• **Work to complete**
Which lines of the records below contain the word "distant"? Gather every such line, treating uppercase and lowercase as different.

═════ Supplied data ═════

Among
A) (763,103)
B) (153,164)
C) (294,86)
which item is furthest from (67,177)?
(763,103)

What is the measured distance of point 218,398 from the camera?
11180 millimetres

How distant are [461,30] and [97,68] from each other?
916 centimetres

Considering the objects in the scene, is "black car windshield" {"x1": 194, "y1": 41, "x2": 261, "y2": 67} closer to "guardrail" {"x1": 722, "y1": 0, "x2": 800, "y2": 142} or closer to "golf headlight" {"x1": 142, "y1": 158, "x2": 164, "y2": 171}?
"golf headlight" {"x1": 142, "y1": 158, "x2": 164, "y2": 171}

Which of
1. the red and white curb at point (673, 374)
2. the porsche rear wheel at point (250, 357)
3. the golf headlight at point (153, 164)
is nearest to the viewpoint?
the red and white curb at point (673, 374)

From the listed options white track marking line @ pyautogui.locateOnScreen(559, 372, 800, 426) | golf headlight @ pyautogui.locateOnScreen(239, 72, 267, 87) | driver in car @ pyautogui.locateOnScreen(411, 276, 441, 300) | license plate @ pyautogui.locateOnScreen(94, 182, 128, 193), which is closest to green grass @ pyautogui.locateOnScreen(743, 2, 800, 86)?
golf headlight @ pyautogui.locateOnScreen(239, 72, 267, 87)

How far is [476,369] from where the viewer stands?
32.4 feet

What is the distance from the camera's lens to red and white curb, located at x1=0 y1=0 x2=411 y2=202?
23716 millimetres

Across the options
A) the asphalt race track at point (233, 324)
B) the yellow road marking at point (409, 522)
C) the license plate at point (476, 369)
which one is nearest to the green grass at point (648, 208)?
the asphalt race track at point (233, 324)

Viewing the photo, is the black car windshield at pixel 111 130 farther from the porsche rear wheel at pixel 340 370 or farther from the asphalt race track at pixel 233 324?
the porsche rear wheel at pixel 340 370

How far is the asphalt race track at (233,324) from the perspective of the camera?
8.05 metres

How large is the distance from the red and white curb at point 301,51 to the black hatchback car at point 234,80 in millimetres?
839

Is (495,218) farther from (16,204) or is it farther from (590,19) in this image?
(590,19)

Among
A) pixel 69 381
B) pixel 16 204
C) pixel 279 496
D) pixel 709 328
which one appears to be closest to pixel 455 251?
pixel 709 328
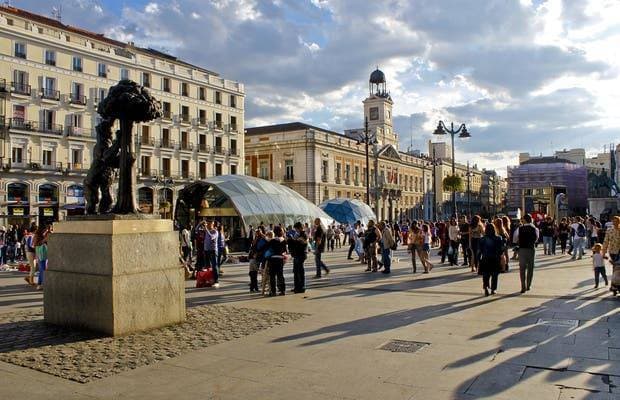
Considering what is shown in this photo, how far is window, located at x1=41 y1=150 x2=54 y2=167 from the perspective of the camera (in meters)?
43.2

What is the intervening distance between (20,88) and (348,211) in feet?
93.3

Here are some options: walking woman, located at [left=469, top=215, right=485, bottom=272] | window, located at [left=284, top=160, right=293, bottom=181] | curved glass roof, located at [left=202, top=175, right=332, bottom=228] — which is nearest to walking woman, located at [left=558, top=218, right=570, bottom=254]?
walking woman, located at [left=469, top=215, right=485, bottom=272]

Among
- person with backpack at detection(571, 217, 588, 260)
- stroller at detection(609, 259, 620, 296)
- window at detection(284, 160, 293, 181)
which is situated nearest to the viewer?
stroller at detection(609, 259, 620, 296)

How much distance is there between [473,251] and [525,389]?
11434 mm

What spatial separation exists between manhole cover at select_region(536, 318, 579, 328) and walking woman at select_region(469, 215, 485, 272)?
19.3ft

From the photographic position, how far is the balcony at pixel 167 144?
52.6 m

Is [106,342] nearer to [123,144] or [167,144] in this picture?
[123,144]

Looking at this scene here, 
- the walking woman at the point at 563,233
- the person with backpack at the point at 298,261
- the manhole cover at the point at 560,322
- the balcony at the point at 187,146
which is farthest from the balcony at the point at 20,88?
the manhole cover at the point at 560,322

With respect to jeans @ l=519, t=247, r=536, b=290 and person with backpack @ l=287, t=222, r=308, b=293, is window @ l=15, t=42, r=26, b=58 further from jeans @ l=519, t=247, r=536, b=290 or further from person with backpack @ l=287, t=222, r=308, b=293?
jeans @ l=519, t=247, r=536, b=290

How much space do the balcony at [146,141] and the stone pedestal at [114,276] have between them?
44201mm

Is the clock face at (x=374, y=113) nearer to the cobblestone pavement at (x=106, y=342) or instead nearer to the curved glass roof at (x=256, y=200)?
the curved glass roof at (x=256, y=200)

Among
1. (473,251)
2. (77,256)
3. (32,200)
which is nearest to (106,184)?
(77,256)

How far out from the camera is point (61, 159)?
44.2 meters

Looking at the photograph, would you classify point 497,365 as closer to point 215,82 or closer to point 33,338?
point 33,338
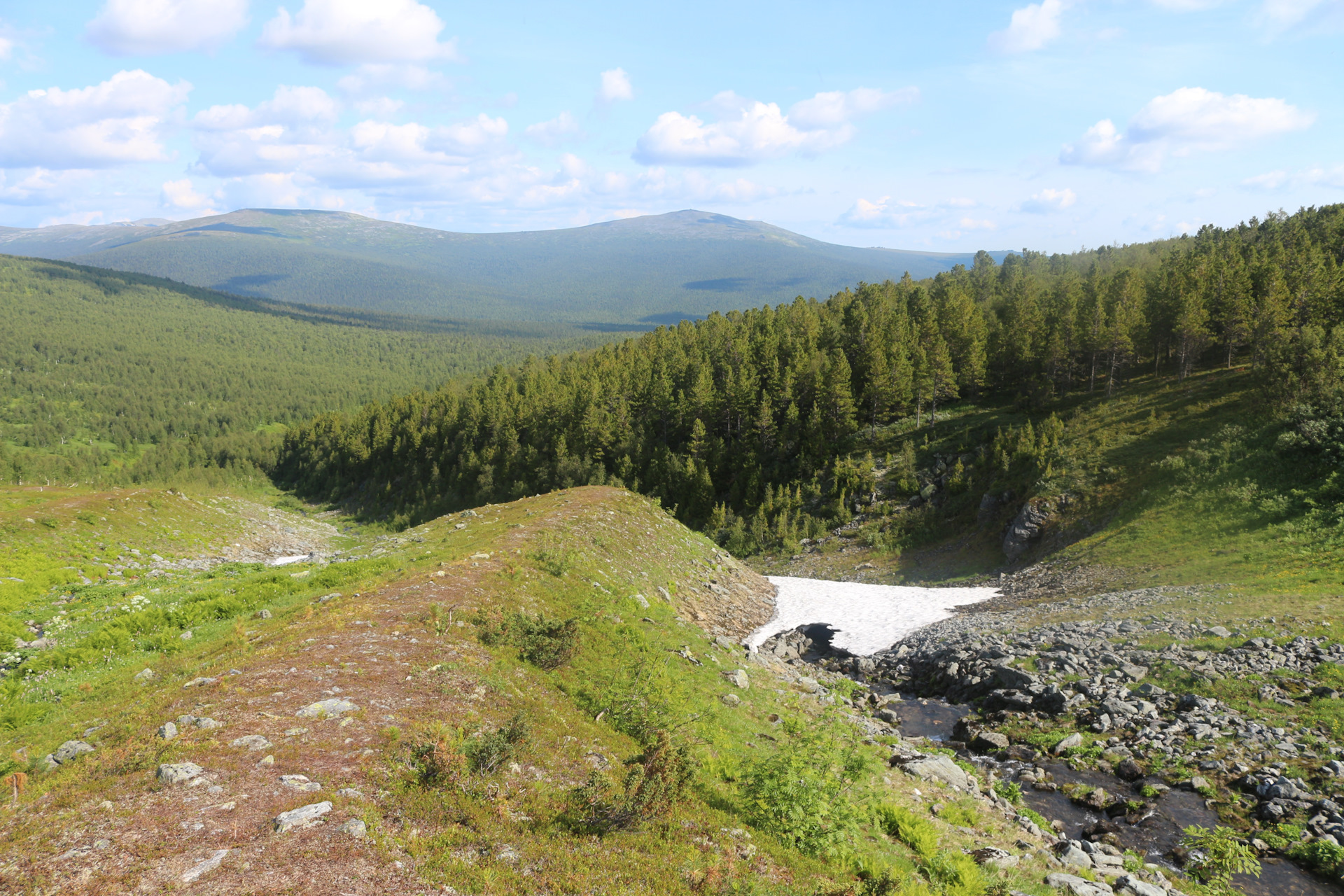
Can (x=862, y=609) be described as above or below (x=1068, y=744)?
below

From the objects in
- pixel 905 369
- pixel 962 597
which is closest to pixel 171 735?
pixel 962 597

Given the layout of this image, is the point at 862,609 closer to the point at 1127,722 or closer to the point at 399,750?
the point at 1127,722

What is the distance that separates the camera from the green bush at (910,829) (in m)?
10.5

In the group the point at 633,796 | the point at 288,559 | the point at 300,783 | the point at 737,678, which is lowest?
the point at 288,559

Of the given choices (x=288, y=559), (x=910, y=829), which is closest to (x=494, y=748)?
(x=910, y=829)

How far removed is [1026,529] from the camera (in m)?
42.5

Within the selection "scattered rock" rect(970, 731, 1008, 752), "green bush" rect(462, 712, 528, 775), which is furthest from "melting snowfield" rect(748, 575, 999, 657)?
"green bush" rect(462, 712, 528, 775)

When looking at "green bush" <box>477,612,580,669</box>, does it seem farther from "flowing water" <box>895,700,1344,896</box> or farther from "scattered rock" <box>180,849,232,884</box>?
"flowing water" <box>895,700,1344,896</box>

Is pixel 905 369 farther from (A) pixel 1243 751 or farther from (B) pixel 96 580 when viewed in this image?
(B) pixel 96 580

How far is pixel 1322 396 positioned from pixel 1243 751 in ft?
107

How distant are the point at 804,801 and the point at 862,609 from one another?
2611 cm

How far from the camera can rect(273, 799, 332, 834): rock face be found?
721cm

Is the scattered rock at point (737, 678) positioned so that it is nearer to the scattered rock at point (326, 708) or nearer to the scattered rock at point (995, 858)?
the scattered rock at point (995, 858)

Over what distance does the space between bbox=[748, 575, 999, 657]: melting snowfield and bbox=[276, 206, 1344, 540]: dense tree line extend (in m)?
18.0
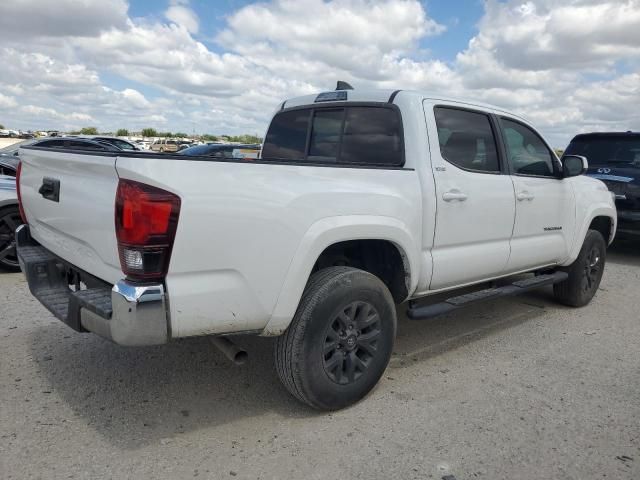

═════

• **Finished task**
How distant are [461,30] and [97,68] from each other?
How distant are the point at 804,801 and the point at 862,609 from one another?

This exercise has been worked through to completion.